Par un arrêt du 13 avril 2023, la Cour de cassation a précisé que le nu-propriétaire d’un bien immobilier n’a pas qualité à agir au titre de la garantie décennale d’un ouvrage édifié par l’usufruitier et ce, tant que le démembrement de propriété n’a pas pris fin.
En l’espèce, un particulier a confié à deux entreprises la construction d’une piscine couverte sur un terrain dont il a l’usufruit, la nue-propriété appartenant à une société civile immobilière (SCI) dont il est par ailleurs associé-gérant. Postérieurement à la réception des travaux, l’usufruitier s’est plaint de l’apparition de désordres. La SCI, en qualité de nu-propriétaire, a assigné les constructeurs et leurs assureurs en indemnisation au titre de la garantie décennale.

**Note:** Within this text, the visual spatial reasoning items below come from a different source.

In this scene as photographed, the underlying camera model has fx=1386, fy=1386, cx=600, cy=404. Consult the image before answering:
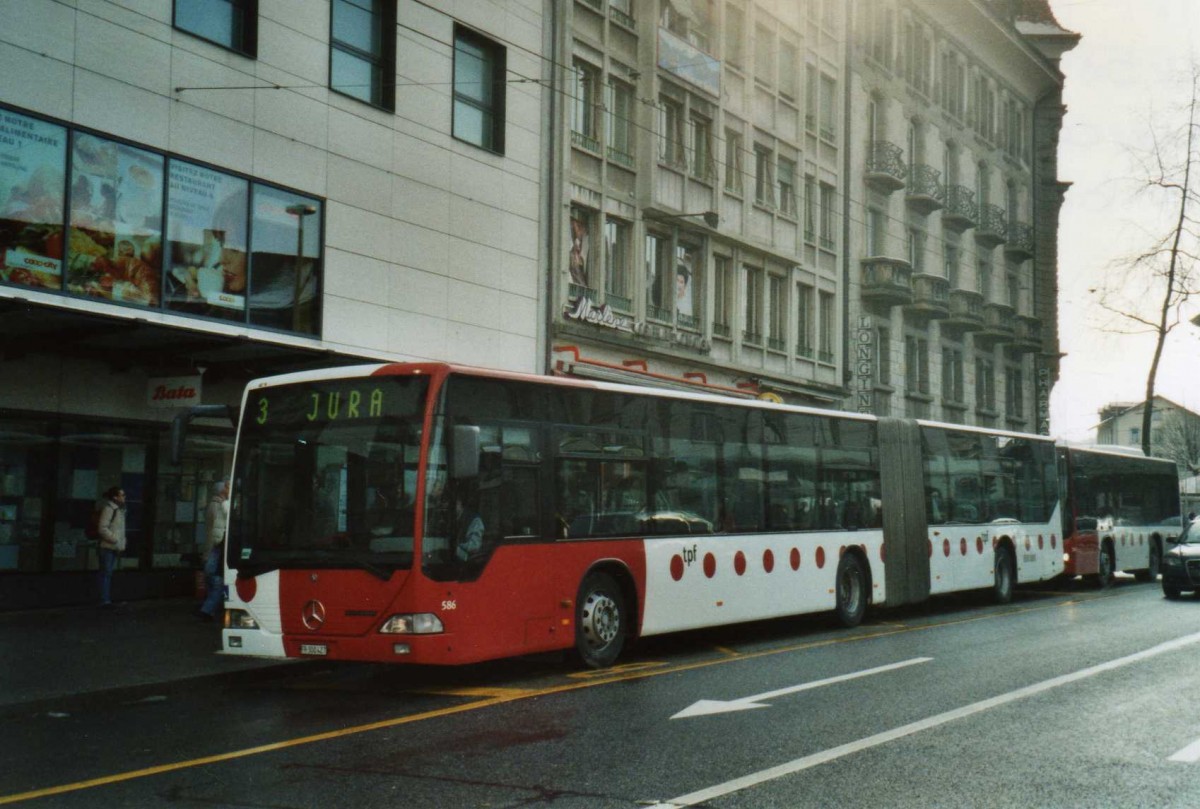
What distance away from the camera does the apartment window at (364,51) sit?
2195 cm

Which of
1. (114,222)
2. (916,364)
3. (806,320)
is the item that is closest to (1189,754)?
(114,222)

Le Tribunal judiciaire compétent puis la Cour d’appel compétente ont successivement déclaré irrecevable l’action de la nue-propriétaire au motif que, contrairement aux exigences fixées par l’article 1792 du Code civil, la SCI ne présente :
- ni la qualité de maître d’ouvrage, entendue comme « la personne pour le compte de qui les travaux ont été réalisés », puisque les travaux litigieux ont été commandés et payés par l’usufruitier ;
- ni la qualité d’acquéreur de l’ouvrage, car le nu-propriétaire ne fera l’acquisition de la propriété de la nouvelle construction qu’ « à la fin de l’usufruit, et non au fur à mesure de leur édification ».
La SCI s’est alors pourvu en cassation, soutenant, d’une part, que le droit d’accession s’opère de plein droit et immédiatement au profit du propriétaire du sol pour les construction qui y sont édifiées et, d’autre part, qu’en cas de démembrement de la propriété, le nu-propriétaire conserve la qualité de maître d’ouvrage bien que l’usufruitier soit à l’origine des travaux.

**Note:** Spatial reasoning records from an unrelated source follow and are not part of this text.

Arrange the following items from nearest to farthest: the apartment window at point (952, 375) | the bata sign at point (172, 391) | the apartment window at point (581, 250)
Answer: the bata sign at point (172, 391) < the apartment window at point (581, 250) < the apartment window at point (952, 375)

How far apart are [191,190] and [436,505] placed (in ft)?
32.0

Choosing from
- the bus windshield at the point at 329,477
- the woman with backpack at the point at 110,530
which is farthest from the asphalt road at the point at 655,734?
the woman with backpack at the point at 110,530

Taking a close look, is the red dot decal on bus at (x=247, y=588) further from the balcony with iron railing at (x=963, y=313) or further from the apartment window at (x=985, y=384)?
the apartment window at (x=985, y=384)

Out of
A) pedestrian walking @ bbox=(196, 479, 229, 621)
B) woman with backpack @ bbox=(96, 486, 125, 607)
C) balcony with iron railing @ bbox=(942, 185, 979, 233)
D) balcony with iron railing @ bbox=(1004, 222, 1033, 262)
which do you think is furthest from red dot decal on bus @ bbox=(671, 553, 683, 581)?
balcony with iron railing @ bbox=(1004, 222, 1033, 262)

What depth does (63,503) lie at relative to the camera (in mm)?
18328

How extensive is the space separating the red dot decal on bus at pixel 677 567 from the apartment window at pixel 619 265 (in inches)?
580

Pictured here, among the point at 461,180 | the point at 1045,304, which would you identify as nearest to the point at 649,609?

Toutefois, la Cour de cassation a rejeté ce raisonnement et confirmé celui des juges du fond en précisant à cet égard que « le droit d’accession du nu-propriétaire du fonds sur lequel l’usufruitier édifie une construction nouvelle est régi, en l’absence de convention réglant le sort de cette construction, par l’article 555 du même code et n’opère, ainsi, qu’à la fin de l’usufruit ». Elle en a déduit que, l’usufruit n’ayant pas pris fin, la SCI n’est pas propriétaire des constructions nouvelles et n’a donc pas la qualité à agir à l’encontre des constructeurs sur le fondement de la garantie décennale.